Crawled caption data:
----

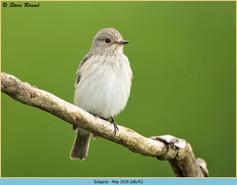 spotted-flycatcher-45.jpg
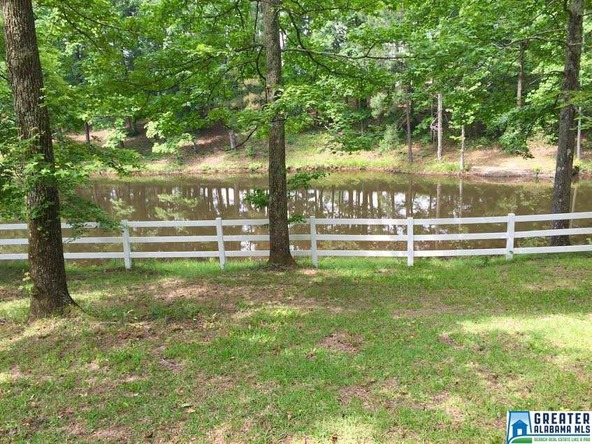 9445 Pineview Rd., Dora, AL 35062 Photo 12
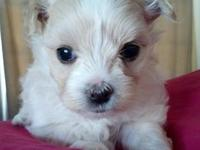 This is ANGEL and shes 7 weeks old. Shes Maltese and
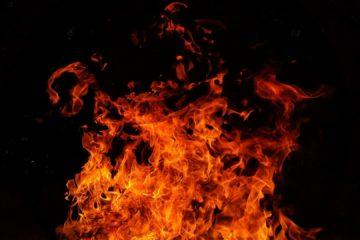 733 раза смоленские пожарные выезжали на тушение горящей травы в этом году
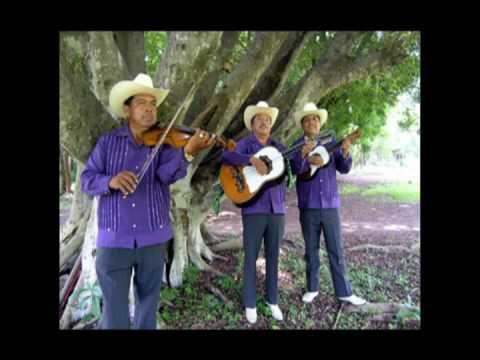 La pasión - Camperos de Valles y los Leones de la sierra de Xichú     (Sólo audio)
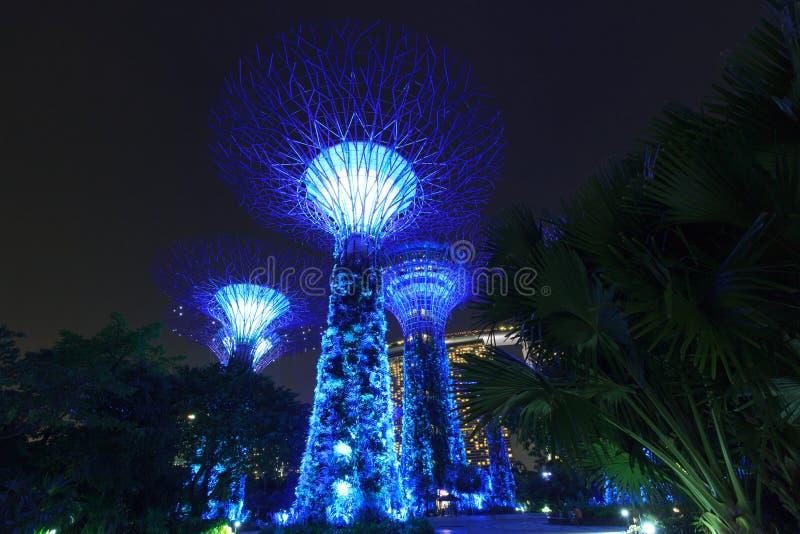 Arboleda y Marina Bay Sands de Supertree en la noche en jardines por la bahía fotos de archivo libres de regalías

----

What is being asked | The answer must consist of the line containing "9445 Pineview Rd., Dora, AL 35062 Photo 12" and every line after it through the end of the records, retyped exactly, with all pictures left out.

Answer section |
 9445 Pineview Rd., Dora, AL 35062 Photo 12
 This is ANGEL and shes 7 weeks old. Shes Maltese and
 733 раза смоленские пожарные выезжали на тушение горящей травы в этом году
 La pasión - Camperos de Valles y los Leones de la sierra de Xichú     (Sólo audio)
 Arboleda y Marina Bay Sands de Supertree en la noche en jardines por la bahía fotos de archivo libres de regalías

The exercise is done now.